1. L’impression alimentaire en 3D, un marché naissant

Imprimer du chocolat, une pizza ou du chewing-gum : voilà ce que proposent les start-up ChocEdge, Natural Machines ou encore Gumlab. « Pour fabriquer un aliment, l’imprimante 3D a besoin de deux choses. D’un fichier informatique, contenant un dessin en 3D, et de matière », explique Maddyness. Le site continue :

«Une fois que le fichier est transmis à l’imprimante, la machine dépose le(s) aliment(s) par couches successives pour concevoir un dessin en chocolat, un objet en sucre, un chewing-gum ou une pizza. »

Pour le moment, l’impression 3D reste trop lente pour les processus de fabrication agroalimentaires. En revanche, la précision atteinte rend le procédé utile pour l’ornement des pâtisseries, par exemple.

L’impression 3D des aliments reste donc pour le moment un domaine d’expérimentation, notamment au sein des laboratoires de la Nasa.

2. Les vêtements 3D : du concept à la production à domicile

Imprimer ses propres habits depuis chez soi ? Les travaux de Danit Peleg, étudiant en mode, laissent imaginer qu’une telle réalisation pourrait être possible dans les prochaines années, comme le note The Guardian.

Si l’impression 3D de tissu existe depuis quelques années, elle est encore loin d’être démocratisée. A partir d’un matériau flexible, Danit Peleg parvient pourtant à réaliser des vêtements souples et réellement portables, de la petite robe noire au pantalon en passant par la jupe longue. Ce qui le laisse imaginer, qu’à l’avenir, « les consommateurs pourront télécharger les modèles, à la manière de ce qu’ils font pour les fichiers musicaux, puis les imprimer ».

3. A Amsterdam, le premier pont créé grâce à l’impression 3D

Dès septembre 2017, l’entreprise MX3D devrait faire sortir de terre le premier pont imprimé en 3D. Sa construction sera même intégralement assurée par des robots qui imprimeront un acier chauffé à plus de 1500 degrés, selon Digital Trends.

L’une des principaux avantages du procédé ? Être en mesure de reconstruire rapidement les infrastructures de transport et de communication en cas de catastrophe naturelle.

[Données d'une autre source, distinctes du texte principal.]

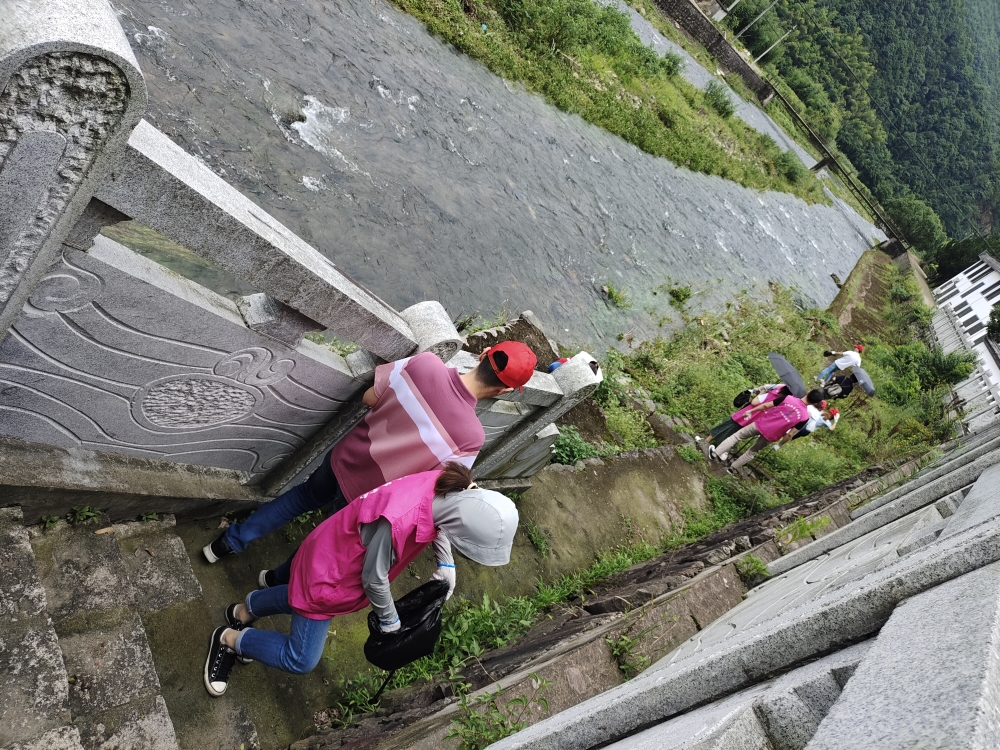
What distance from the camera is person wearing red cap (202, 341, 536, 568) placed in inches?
109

4. En Chine, 3 heures pour assembler une maison

200 m², salon et cuisine fonctionnelle, salle de bains, chambre et balcon à l’étage… Telle est la maison tout juste conçue par The Zhuoda Group.

L’entreprise a d’ores et déjà déposé une vingtaine de brevets pour protéger ses méthodes de construction, qui permettraient à cette demeure de résister non seulement aux pluies violentes mais aussi aux tremblements de terre et aux incendies.

A Xi’an, dans le Shanxi, le chantier a seulement duré 3h, pour 10 jours d’impression 3D au préalable.

5. Les bio-imprimantes, pour l’impression de peau humaine

Mieux que le chocolat ou les ponts : la peau synthétique.

Le défi a été relevé par une équipe de l’Université de Toronto, à l’origine de la création de la bio-imprimante Printalive. Cette dernière utilise les cellules de la peau afin de créer un tissu épidermique synthétique, auquel elle ajoute des follicules pileux et des glandes sudoripares.

Encore réservée à l’usage académique, cette invention pourrait apporter une solution d’urgence aux grands brûlés ou aux patients nécessitant des greffes immédiates. Une innovation qui trouve un intérêt tout particulier dans le secteur militaire.

L’armée américaine travaille d’ailleurs actuellement à la conception de ses propres outils de bio-impression, stratégiques sur les champs de bataille.